The Royals’ right-hander received a rousing 25 of 28 first-place votes and had 134 total points in the Baseball Writers’ Association of America voting. Runner-up Felix Hernandez of the Mariners had 80 points, with two first-place votes.
Greinke emerged from the shadow of a social anxiety disorder that took him away from the game for two months in 2006. He worked his way back to the Royals with a tour in the Minors that year and spent most of 2007 laboring in the KC bullpen. Back full force in 2008, he made 32 starts with a 13-10, 3.47 season that set the stage for this thunderous year.
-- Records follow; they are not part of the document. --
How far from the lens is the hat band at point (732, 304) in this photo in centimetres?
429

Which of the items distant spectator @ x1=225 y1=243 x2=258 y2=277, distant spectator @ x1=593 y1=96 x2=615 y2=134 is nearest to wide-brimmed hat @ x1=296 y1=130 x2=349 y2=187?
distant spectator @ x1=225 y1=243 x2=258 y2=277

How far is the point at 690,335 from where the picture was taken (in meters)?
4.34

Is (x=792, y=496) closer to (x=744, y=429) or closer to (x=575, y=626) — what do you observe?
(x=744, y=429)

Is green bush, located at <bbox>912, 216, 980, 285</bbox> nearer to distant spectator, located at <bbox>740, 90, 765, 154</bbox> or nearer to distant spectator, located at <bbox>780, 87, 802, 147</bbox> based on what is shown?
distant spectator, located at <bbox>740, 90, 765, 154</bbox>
But the 2009 season on the mound belong to Greinke, who posted a 16-8 record which was modest total for a Cy Young winner but no one could match his Major League-best ERA of 2.16. He was one of the most dominating pitchers of 2009 in either league especially being on a team that hardly backed him with run support and a bullpen that blew four of his leads.
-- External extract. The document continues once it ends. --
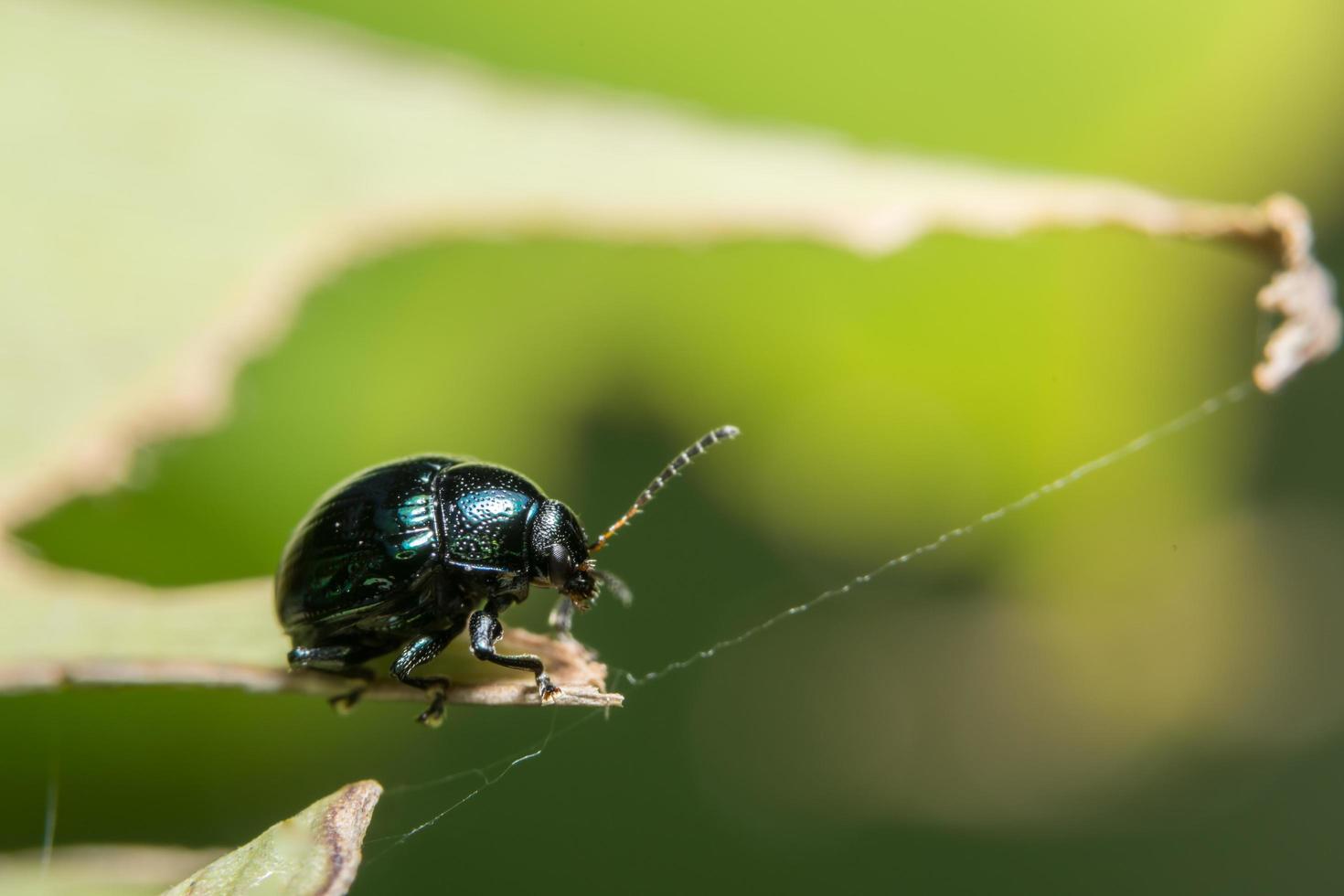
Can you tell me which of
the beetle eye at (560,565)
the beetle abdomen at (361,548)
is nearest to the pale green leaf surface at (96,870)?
the beetle abdomen at (361,548)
Greinke becomes the third Cy Young winner in club history. Bret Saberhagen won in 1985 and 1989; David Cone won in 1994. Cone was the only other starter to win the AL award with as few as 16 wins, and he did it in a strike-shortened season. Brandon Webb (2006) was the last starter to win the National League award with so few.
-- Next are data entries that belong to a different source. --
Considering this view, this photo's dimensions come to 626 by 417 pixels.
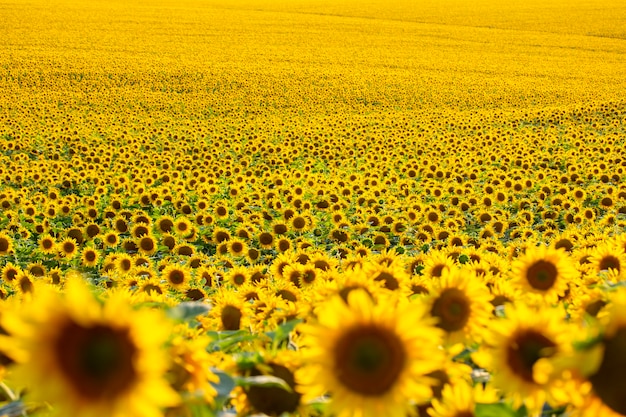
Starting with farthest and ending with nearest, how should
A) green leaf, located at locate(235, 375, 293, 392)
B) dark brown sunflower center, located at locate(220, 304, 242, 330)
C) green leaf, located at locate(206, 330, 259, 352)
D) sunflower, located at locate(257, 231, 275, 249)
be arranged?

Among other accomplishments, Greinke struck out 15 batters and threw a one-hitter in back-to-back outings in August as he headed toward a strong finish. He was 6-1 with a 1.75 ERA in his final 11 starts.
Greinke’s has three devastating pitches in a changeup (which was the best in 2009), a sizzling fastball and killer slider. Greinke’s 242 strikeouts, second in the AL to Jason Verlander’s 269, included the club-record 15 on Aug. 25 against the Indians. Then, in his next start at Seattle, came a one-hitter flawed only by a second-inning single. Greinke mowed down the last 22 Mariners he faced. That made him just the fourth pitcher in history to follow a 15-strikeout game with a one-hitter, matching Pedro Martinez (1999), Randy Johnson (1998) and Vida Blue (1971).
His ability to command his pitches, moving the ball in and out, up and down with pinpoint accuracy, and to vary his speeds is phenomenal.